Le général Éric Vidaud, directeur du renseignement militaire à partir du 1er septembre 2021, aura le règne le plus court – sept mois seulement – dans cette institution créée en 1992. Au lendemain de la guerre du Golfe, François Mitterrand avait jugé que la France n’était pas tout à fait autonome dans son capacité à recueillir des informations tactiques et stratégiques. Depuis, DRM a connu neuf commandants. Son budget tourne désormais autour de 110 millions d’euros pour 2 100 agendas. Lire aussi – Alexandre Papaemmanuel, enseignant à Sciences Po : “Le renseignement est devenu une politique publique” La majorité de ses directeurs avaient une expérience dans la collecte de renseignements jusqu’en 2017, ayant travaillé par exemple dans le GATS, également sous la tutelle du ministère de la Défense, au moins financièrement et juridiquement. Mais ce n’était pas le cas des deux derniers DRM : le général Jean-François Ferlet, nommé en 2017, était issu de l’armée de l’air et du Centre de planification et de conduite opérationnelles de l’état-major (CPCO). L’homme n’avait pas fait de miracles dans cette position. Certains l’accusent même de démanteler une partie du réseau d’attente stratégique de DRM.
Manque de clarté du service
Quant à Éric Vidaud, un très honorable commandant des opérations spéciales et “un officier d’une qualité exceptionnelle”, “il n’était pas le meilleur”, selon les mots du chef d’état-major général Burkhard, pour mener sa “réforme majeure imminente” DRM afin de accroître sa capacité à “gagner la guerre avant la guerre” grâce à la qualité du renseignement de crise. “ Blâmer les DRM ne manque pas d’humour car la prévision de crise est du ressort de la DGSE “ Selon nos confrères de L’Opinion, le général Vidaud paierait son limogeage par le manque de finesse de ses services à percevoir les intentions de l’armée russe qui s’est rassemblée à la frontière ukrainienne de novembre à février dernier. « Porter son chapeau à la DRM ne manque pas d’humour tant l’attente des crises est du ressort de la DGSE », ironise froidement un familier des deux chambres.

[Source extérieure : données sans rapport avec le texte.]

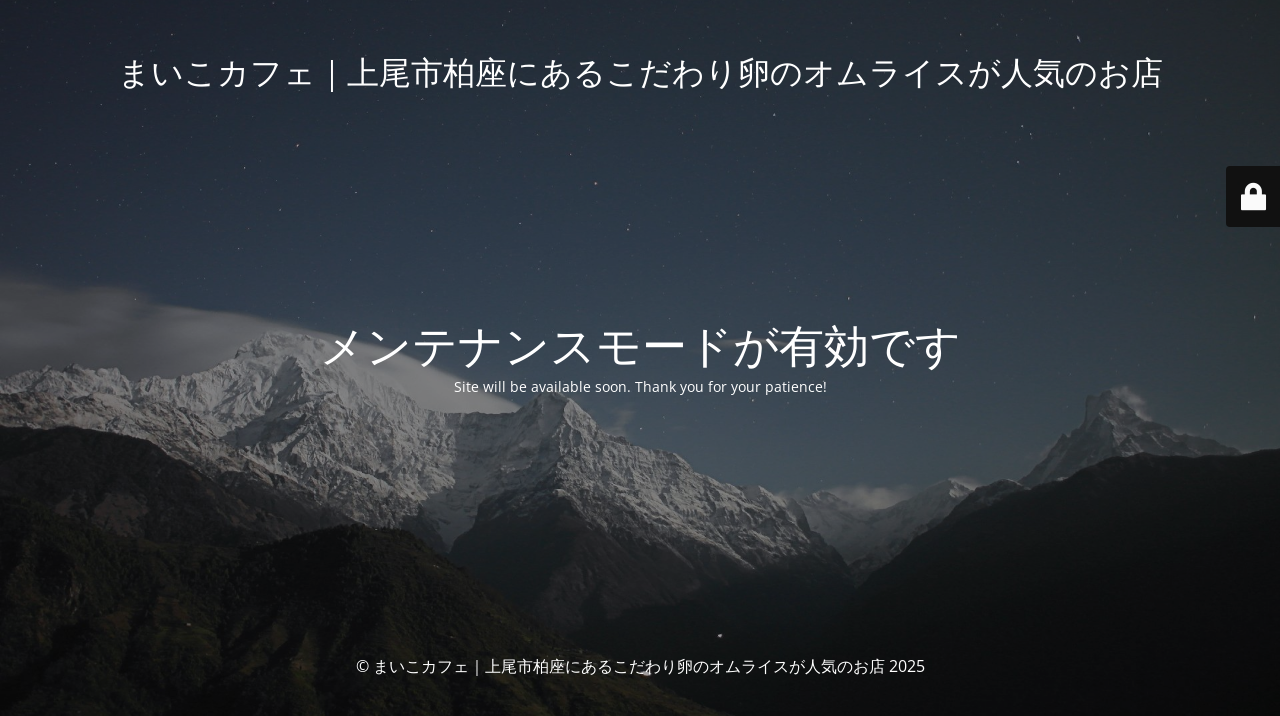

--- FILE ---
content_type: text/html; charset=UTF-8
request_url: https://maikocafe.com/news/1153/
body_size: 2015
content:
<!DOCTYPE html>
<html lang="ja">
<head>
	<meta charset="UTF-8" />
	<title>Site is undergoing maintenance</title>	<link rel="icon" href="https://maikocafe.com/wp-content/uploads/2016/08/cropped-1661582_662318347165297_679411583_n-1-32x32.jpg" sizes="32x32" />
<link rel="icon" href="https://maikocafe.com/wp-content/uploads/2016/08/cropped-1661582_662318347165297_679411583_n-1-192x192.jpg" sizes="192x192" />
<link rel="apple-touch-icon" href="https://maikocafe.com/wp-content/uploads/2016/08/cropped-1661582_662318347165297_679411583_n-1-180x180.jpg" />
<meta name="msapplication-TileImage" content="https://maikocafe.com/wp-content/uploads/2016/08/cropped-1661582_662318347165297_679411583_n-1-270x270.jpg" />
	<meta name="viewport" content="width=device-width, maximum-scale=1, initial-scale=1, minimum-scale=1">
	<meta name="description" content="上尾市柏座にあるこだわり卵のオムライスが人気のお店"/>
	<meta http-equiv="X-UA-Compatible" content="" />
	<meta property="og:site_name" content="まいこカフェ｜上尾市柏座にあるこだわり卵のオムライスが人気のお店 - 上尾市柏座にあるこだわり卵のオムライスが人気のお店"/>
	<meta property="og:title" content="Site is undergoing maintenance"/>
	<meta property="og:type" content="Maintenance"/>
	<meta property="og:url" content="https://maikocafe.com"/>
	<meta property="og:description" content="Site will be available soon. Thank you for your patience!"/>
		<link rel="profile" href="http://gmpg.org/xfn/11" />
	<link rel="pingback" href="https://maikocafe.com/xmlrpc.php" />
	<link rel='stylesheet' id='mtnc-style-css' href='https://maikocafe.com/wp-content/plugins/maintenance/load/css/style.css?ver=1768039120' type='text/css' media='all' />
<link rel='stylesheet' id='mtnc-fonts-css' href='https://maikocafe.com/wp-content/plugins/maintenance/load/css/fonts.css?ver=1768039120' type='text/css' media='all' />
<style type="text/css">body {background-color: #111111}.preloader {background-color: #111111}body {font-family: Open Sans; }.site-title, .preloader i, .login-form, .login-form a.lost-pass, .btn-open-login-form, .site-content, .user-content-wrapper, .user-content, footer, .maintenance a{color: #ffffff;} a.close-user-content, #mailchimp-box form input[type="submit"], .login-form input#submit.button  {border-color:#ffffff} input[type="submit"]:hover{background-color:#ffffff} input:-webkit-autofill, input:-webkit-autofill:focus{-webkit-text-fill-color:#ffffff} body &gt; .login-form-container{background-color:#111111}.btn-open-login-form{background-color:#111111}input:-webkit-autofill, input:-webkit-autofill:focus{-webkit-box-shadow:0 0 0 50px #111111 inset}input[type='submit']:hover{color:#111111} #custom-subscribe #submit-subscribe:before{background-color:#111111} </style>    
    <!--[if IE]><script type="text/javascript" src="https://maikocafe.com/wp-content/plugins/maintenance/load/js/jquery.backstretch.min.js"></script><![endif]--><link rel="stylesheet" href="https://fonts.bunny.net/css?family=Open%20Sans:300,300italic,regular,italic,600,600italic,700,700italic,800,800italic:Latin"></head>

<body class="maintenance ">

<div class="main-container">
	<div class="preloader"><i class="fi-widget" aria-hidden="true"></i></div>	<div id="wrapper">
		<div class="center logotype">
			<header>
				<div class="logo-box istext" rel="home"><h1 class="site-title">まいこカフェ｜上尾市柏座にあるこだわり卵のオムライスが人気のお店</h1></div>			</header>
		</div>
		<div id="content" class="site-content">
			<div class="center">
                <h2 class="heading font-center" style="font-weight:normal;font-style:Latin">メンテナンスモードが有効です</h2><div class="description" style="font-weight:normal;font-style:Latin"><p>Site will be available soon. Thank you for your patience!</p>
</div>			</div>
		</div>
	</div> <!-- end wrapper -->
	<footer>
		<div class="center">
			<div style="font-weight:normal;font-style:Latin">&copy; まいこカフェ｜上尾市柏座にあるこだわり卵のオムライスが人気のお店 2025</div>		</div>
	</footer>
					<picture class="bg-img">
						<img class="skip-lazy" src="https://maikocafe.com/wp-content/uploads/2025/11/mt-sample-background.jpg">
		</picture>
	</div>

	<div class="login-form-container">
		<input type="hidden" id="mtnc_login_check" name="mtnc_login_check" value="2c67b2f503" /><input type="hidden" name="_wp_http_referer" value="/news/1153/" /><form id="login-form" class="login-form" method="post"><label>ユーザーログイン</label><span class="login-error"></span><span class="licon user-icon"><input type="text" name="log" id="log" value="" size="20" class="input username" placeholder="ユーザー名" /></span><span class="picon pass-icon"><input type="password" name="pwd" id="login_password" value="" size="20" class="input password" placeholder="パスワード" /></span><a class="lost-pass" href="https://maikocafe.com/login_74705?action=lostpassword">パスワード紛失</a><input type="submit" class="button" name="submit" id="submit" value="ログイン" /><input type="hidden" name="is_custom_login" value="1" /><input type="hidden" id="mtnc_login_check" name="mtnc_login_check" value="2c67b2f503" /><input type="hidden" name="_wp_http_referer" value="/news/1153/" /></form>		    <div id="btn-open-login-form" class="btn-open-login-form">
        <i class="fi-lock"></i>

    </div>
    <div id="btn-sound" class="btn-open-login-form sound">
        <i id="value_botton" class="fa fa-volume-off" aria-hidden="true"></i>
    </div>
    	</div>
<script type="text/javascript" src="https://maikocafe.com/wp-includes/js/jquery/jquery.min.js?ver=3.7.1" id="jquery-core-js"></script>
<script type="text/javascript" src="https://maikocafe.com/wp-includes/js/jquery/jquery-migrate.min.js?ver=3.4.1" id="jquery-migrate-js"></script>
<script type="text/javascript" id="_frontend-js-extra">
/* <![CDATA[ */
var mtnc_front_options = {"body_bg":"https://maikocafe.com/wp-content/uploads/2025/11/mt-sample-background.jpg","gallery_array":[],"blur_intensity":"5","font_link":["Open Sans:300,300italic,regular,italic,600,600italic,700,700italic,800,800italic:Latin"]};
//# sourceURL=_frontend-js-extra
/* ]]> */
</script>
<script type="text/javascript" src="https://maikocafe.com/wp-content/plugins/maintenance/load/js/jquery.frontend.js?ver=1768039120" id="_frontend-js"></script>

</body>
</html>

Mais le service de renseignement extérieur, dirigé par le diplomate Bernard Émié, a nié toute responsabilité dans l’échec de la prévision d’une attaque russe contre l’Ukraine. “On nous reproche de ne pas voir la guerre arriver en Ukraine, mais nous ne sommes pas dans l’esprit de Vladimir Poutine”, a déclaré le mois dernier une source étrangère du renseignement. On ne savait pas alors qu’il attaquerait, comme les Allemands ou les Britanniques. Ou pas moins que la Chine, qui n’avait pas songé une seconde à évacuer ses citoyens. »
Devinez les intentions
C’est ici qu’intervient la discussion d’opportunité et, avec elle, la répartition des missions entre les services. Exemple avec la Crimée en 2014 : la Russie allait-elle envahir militairement ? “Sous mes ordres, j’avais demandé qu’on enlève le plus de termes possible dans nos analyses, pour qu’on puisse pleuvoir plus, en étant plus affirmatif”, avoue le DRM de l’époque, le général Christophe Gomart. J’avais indiqué que les Russes n’attaqueraient pas parce qu’ils avaient peu de soutien logistique en première ligne, peu d’hôpitaux, pas de forces légères en première ligne, et parce que les comités de « mères » de soldats témoignaient du manque de munitions dont disposaient leurs fils en les exercices. « Exactement ? Oui. Cela ne voulait pas dire, selon lui, que les Russes ne déstabiliseraient pas l’Ukraine. Et c’est exactement ce qu’ils ont fait en occupant la Crimée, non pas en masse, mais avec des commandos de guerre hybride très agiles. Mais pour deviner les intentions politiques d’un dirigeant, les choses sont parfois bien plus compliquées que de décrypter une photo satellite. Ainsi pour les coups d’Etat au Mali ou pour la décision de l’Australie de torpiller le contrat des sous-marins français en septembre dernier. Là encore, la DRM précise que ce n’est pas son seul rôle d’anticiper ces crises aux frontières politiques, économiques et militaires. La DGSE, quant à elle, affirme avoir beaucoup investi dans la lutte contre le terrorisme au Levant et au Sahel et dans la prévention des menaces de renseignement des opposants à la France. Selon elle, la DRM serait encore mieux placée pour savoir ce qui se passait au sein des forces spéciales maliennes, terreau fertile pour le putsch de Bamako. Pour Christophe Gomart, ces échecs ne peuvent être réparés par des licenciements ou des boucs émissaires. Cette inquiétude préoccupera la plupart des titulaires des grandes directions du renseignement français qui arrivent à terme dans les prochaines semaines, et notamment leur coordinateur à l’Elysée, Laurent Nuñez.